Dalla letteratura alla scienza: Magnason è rigoroso  nel percorrere tutti gli aspetti di questa morte annunciata, se non fermiamo il treno del progresso “inarrestabile”. Il profitto prima di tutto, mentre tutti gli elementi che gli scienziati continuano a servire sulla nostra tavola sono sottovalutati, se non trascurati del tutto. Sa bene l’autore che la storia dell’umanità è stata un glorioso incedere verso il superamento delle condizioni non facili che ha dovuto affrontare nel corso del tempo per le difficoltà a reperire cibo bastevole, a disporre dell’acqua o a combattere le malattie che rendono l’esistenza precaria e fragile. Molte guerre per il predominio hanno insanguinato le lande di ogni area geografica e l’uomo si è imposto su tutti gli altri esseri della terra, oltre a sottomettere popoli di culture diverse, che potevano a prima vista sembrare più deboli. A che prezzo! “Siamo l’ultima generazione che può salvare la Terra dalla distruzione irreversibile.”, la sua preoccupazione. Una situazione che richiede scelte coraggiose da parte di ciascuno di noi, ma soprattutto decisioni urgenti da parte del consesso delle nazioni, una collaborazione per raggiungere gli obiettivi degli accordi di Parigi ed evitare che il riscaldamento globale superi gli 1,5 gradi centigradi e azzerare le emissioni di CO2 entro il 2050. “Il tempo e l’acqua” diventano il termine di paragone per saggiare la temperatura della terra e i suoi limiti. Il tempo non è più infinito e l’acqua non fluisce limpida ma si surriscalda e si acidifica con grande danno per tutti gli esseri viventi, animali e vegetali, dal momento che gli oceani hanno la funzione vitale di trasformare per il 60% la CO2 in ossigeno e così le zone umide che ci affrettiamo a ricoprire e a drenare. Abbiamo quasi distrutto le barriere coralline e non si sentono in giro grida di peana per le misere condizioni in cui abbiamo ridotto la terra.

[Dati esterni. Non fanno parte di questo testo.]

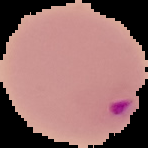 Segmented cell region on a black background. From a thin blood film. Image is 148×148 pixels. Malaria status: parasitized.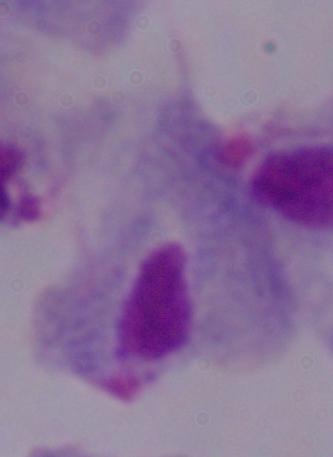 Captured at 1000x magnification. A trichomonad is seen. Micrograph.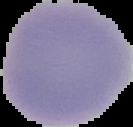

{
  "preparation": "thin blood film",
  "image_size": "133×127 pixels",
  "image_type": "cell region segmented out of the field of view; surrounding area masked to black",
  "result": "no malaria parasites seen"
}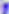

Summary:
  - Identification: Toxoplasma gondii
  - Magnification: 400x
  - Modality: micrograph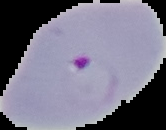

Summary:
  - Preparation: thin blood smear
  - Image type: cell region segmented out of the field of view; surrounding area masked to black
  - Result: malaria parasites detected
  - Image size: 166×130 pixels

L’autore parte dal passato della sua terra e dei suoi progenitori, valorizzando il lascito culturale equilibrato rispetto alle risorse che l’ambiente forniva e guarda al futuro, ai suoi figli, ai nipoti e pronipoti che verranno. Non possiamo consegnare la terra così malridotta a chi verrà dopo di noi. “Abbiamo ricevuto un paradiso e lo stiamo distruggendo.” è il suo grido di dolore. Cerca conforto e lo trova nelle parole nobili del Dalai Lama che intervista due volte, in Islanda e in India. Lo colpiscono le sue parole sagge, sulla necessità di insegnare la bontà d’animo come presupposto per fare pace con il pianeta e gli esseri viventi, animali e vegetali. “Tutti gli esseri viventi hanno il diritto alla vita. Le piante sono parte della natura e in senso più ampio anche noi siamo parte di loro. Senza le piante non possiamo vivere. E poi ci sono uccelli e animali che, secondo il buddhismo, sono esseri senzienti, e a loro dobbiamo estendere affetto e amore.” Il messaggio del Dalai lama, a lui affidato, è universale e oramai irresistibile. Abbiamo molte alternative al consumo di petrolio e alla fame di cemento e asfalto, utilizziamole: l’energia eolica, quella termica e solare. Abbiamo compiuto molti passi in avanti. Gli ultimi trenta anni sono stati l’epoca dei computer, dei telefoni, di internet e dell’intrattenimento di massa, scrive Magnason. Facciamo in modo di non sprecarli e porre fine a questo meraviglioso libro che è la storia dell’umanità. In che modo? Rivedendo quasi tutta l’eredità che ci ha lascato il XX secolo e riconsiderando “i nostri regimi alimentari, la moda, la tecnologia, i mezzi di trasporto, tutta la produzione e i consumi.”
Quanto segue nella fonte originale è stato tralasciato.